Prompt treatment has been shown to be important in melanoma in general. Because pediatric melanoma may not always present the same way as it does in adults, it is important to be on the lookout for unusual presentations beyond the ABCD diagnostic criteria that are used in an adult clinical setting. Specific ABCD diagnostic characteristics have even been suggested for melanoma in children: Amelanotic; Bleeding, Bump; Color uniformity; De novo, any Diameter.5 Suspicion of melanoma warrants referral to a specialist for biopsy; in younger children, a pediatric specialist may have easier access to pediatric anesthesia and imaging, if required, and other specialist follow-up.

LIMITATIONS

This was a retrospective study limited by the scope of data collected in the BCCA database. Overall death rate might be underrepresented due to the lag time between diagnosis and eventual death (mean of 9 years and 4 months). Applying the mean expected death rate over the past 11 years of data, we may expect another 2 fatalities in our cohort. Pathologic diagnosis of melanoma in children is sometimes controversial, and many specimens are sent for second pathology opinions. We do not have access to data that reveal the extent of any controversial diagnoses.

CONCLUSIONS

Melanoma in British Columbian children remains exceedingly rare with an incidence of 2.36 per million per year in ages 17 and under.
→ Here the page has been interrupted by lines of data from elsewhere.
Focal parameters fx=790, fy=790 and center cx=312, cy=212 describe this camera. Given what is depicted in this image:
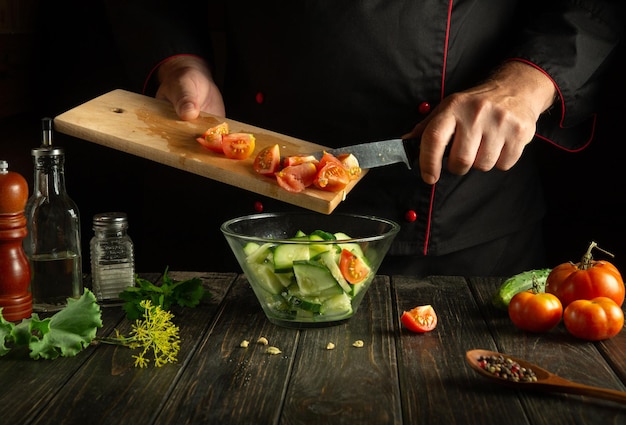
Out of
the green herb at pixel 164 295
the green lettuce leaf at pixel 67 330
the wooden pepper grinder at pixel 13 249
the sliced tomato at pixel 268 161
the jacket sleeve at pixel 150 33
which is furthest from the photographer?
the jacket sleeve at pixel 150 33

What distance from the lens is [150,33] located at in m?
2.05

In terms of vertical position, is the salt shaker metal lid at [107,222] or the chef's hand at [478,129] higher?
the chef's hand at [478,129]

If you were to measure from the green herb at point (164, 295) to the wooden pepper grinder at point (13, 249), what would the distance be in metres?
0.18

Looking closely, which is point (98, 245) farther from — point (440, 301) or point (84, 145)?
point (84, 145)

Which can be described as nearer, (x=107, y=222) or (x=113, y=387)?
(x=113, y=387)

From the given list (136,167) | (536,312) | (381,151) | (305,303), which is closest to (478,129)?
(381,151)

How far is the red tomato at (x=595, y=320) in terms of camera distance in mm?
1302

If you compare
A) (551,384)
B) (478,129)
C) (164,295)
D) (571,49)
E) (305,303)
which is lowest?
(164,295)

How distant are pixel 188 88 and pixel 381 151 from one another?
1.70 ft

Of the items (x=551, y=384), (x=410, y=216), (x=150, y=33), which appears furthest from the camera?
(x=150, y=33)

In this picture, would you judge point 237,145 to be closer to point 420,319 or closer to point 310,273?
point 310,273

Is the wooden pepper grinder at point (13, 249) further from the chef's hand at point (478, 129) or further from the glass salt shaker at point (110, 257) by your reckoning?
the chef's hand at point (478, 129)

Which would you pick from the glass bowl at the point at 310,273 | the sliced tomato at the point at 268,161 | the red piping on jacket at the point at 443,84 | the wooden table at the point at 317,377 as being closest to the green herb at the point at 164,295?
the wooden table at the point at 317,377

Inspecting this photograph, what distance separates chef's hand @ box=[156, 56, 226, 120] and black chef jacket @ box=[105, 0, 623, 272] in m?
0.04
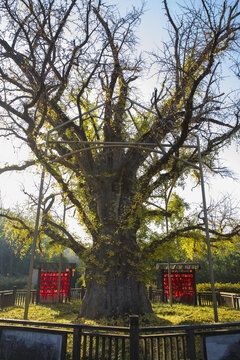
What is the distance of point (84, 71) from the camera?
11.0 meters

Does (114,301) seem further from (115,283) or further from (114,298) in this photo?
(115,283)

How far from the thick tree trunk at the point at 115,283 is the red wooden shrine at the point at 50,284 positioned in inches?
352

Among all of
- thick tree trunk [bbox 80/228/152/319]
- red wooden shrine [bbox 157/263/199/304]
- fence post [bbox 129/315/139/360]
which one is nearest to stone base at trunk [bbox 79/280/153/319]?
thick tree trunk [bbox 80/228/152/319]

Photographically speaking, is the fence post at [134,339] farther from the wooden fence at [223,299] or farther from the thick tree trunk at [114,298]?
the wooden fence at [223,299]

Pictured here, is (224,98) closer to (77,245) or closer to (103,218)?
(103,218)

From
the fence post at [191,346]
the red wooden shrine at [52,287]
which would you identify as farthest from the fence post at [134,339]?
the red wooden shrine at [52,287]

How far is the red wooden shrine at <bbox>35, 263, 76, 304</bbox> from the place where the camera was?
18853 millimetres

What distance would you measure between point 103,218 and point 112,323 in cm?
403

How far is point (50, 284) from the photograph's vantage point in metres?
19.5

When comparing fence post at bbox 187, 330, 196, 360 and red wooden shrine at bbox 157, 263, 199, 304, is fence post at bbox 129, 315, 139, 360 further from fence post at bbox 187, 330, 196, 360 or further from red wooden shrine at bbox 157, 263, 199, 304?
red wooden shrine at bbox 157, 263, 199, 304

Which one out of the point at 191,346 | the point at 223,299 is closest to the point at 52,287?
the point at 223,299

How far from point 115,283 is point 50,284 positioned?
10745 millimetres

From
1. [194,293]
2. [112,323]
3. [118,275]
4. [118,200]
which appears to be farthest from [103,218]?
[194,293]

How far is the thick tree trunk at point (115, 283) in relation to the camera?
33.3 ft
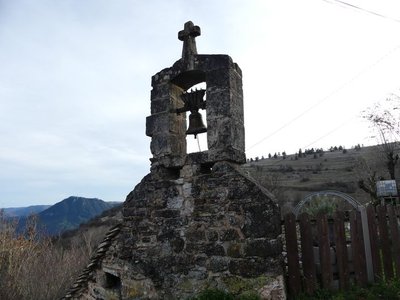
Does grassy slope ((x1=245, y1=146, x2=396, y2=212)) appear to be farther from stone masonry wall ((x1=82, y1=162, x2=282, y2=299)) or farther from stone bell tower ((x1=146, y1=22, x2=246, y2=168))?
stone masonry wall ((x1=82, y1=162, x2=282, y2=299))

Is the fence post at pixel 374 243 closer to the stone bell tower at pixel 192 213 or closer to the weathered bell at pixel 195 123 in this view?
the stone bell tower at pixel 192 213

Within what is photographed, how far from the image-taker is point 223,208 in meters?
4.80

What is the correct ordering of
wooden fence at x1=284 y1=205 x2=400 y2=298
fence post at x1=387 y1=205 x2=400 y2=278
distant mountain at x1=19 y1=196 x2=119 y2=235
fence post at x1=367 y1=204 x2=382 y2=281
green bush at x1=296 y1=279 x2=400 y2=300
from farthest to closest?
1. distant mountain at x1=19 y1=196 x2=119 y2=235
2. fence post at x1=387 y1=205 x2=400 y2=278
3. fence post at x1=367 y1=204 x2=382 y2=281
4. wooden fence at x1=284 y1=205 x2=400 y2=298
5. green bush at x1=296 y1=279 x2=400 y2=300

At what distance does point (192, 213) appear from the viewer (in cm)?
502

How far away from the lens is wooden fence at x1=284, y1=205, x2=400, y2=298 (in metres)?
4.82

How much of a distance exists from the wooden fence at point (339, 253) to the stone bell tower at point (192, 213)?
0.48 metres

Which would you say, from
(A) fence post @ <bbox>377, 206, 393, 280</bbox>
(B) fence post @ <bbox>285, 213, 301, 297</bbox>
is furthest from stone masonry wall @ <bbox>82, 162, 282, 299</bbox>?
(A) fence post @ <bbox>377, 206, 393, 280</bbox>

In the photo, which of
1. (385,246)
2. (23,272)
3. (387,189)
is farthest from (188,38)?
(23,272)

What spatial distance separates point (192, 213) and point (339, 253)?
2.23 m

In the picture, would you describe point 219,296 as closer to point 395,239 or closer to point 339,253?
point 339,253

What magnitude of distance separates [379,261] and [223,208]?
261 centimetres

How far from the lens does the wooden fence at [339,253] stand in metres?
4.82

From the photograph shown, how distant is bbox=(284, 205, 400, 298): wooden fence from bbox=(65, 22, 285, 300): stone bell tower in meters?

Within the group, incidence is higher in those aged 12 years and over, and in the 35-year study period, no children with cutaneous melanoma died of disease diagnosed before the age of 11. We cannot make conclusions about the risk of melanoma within congenital cutaneous lesions, or their lifetime risk, though considering the prevalence of congenital nevi in the pediatric population and the low rate of melanoma diagnosis, urgent removal of clinically stable congenital nevus may be indicated only rarely. We found no trends showing potential association with ethnicity or latitude. We found no trend in incidence, patient factors, or prognosis over the 35 years of our study.

The presentation of melanoma in younger patients may be atypical and not high on the list of differential diagnoses of unusual lesions in children, even to plastic surgeons. One of the goals of this study was to bring not only awareness of the existence of pediatric melanoma to primary healthcare providers but also reassurance that the diagnosis remains rare.

ACKNOWLEDGEMENT

The authors would like to thank Iris Liu for her work on the British Columbia School District Image adaptation (Figure 7).

Footnotes

This article has been presented as an oral presentation at the American Federation for Medical Research Western Regional Meeting in Carmel, California (January 2015) and at the Canadian Society of Plastic Surgeons 69th Annual Meeting (June 2015).

Disclosure: None of the authors has a financial interest in any of the products, devices, or drugs mentioned in this manuscript. The Article Processing Charge was paid for by the authors.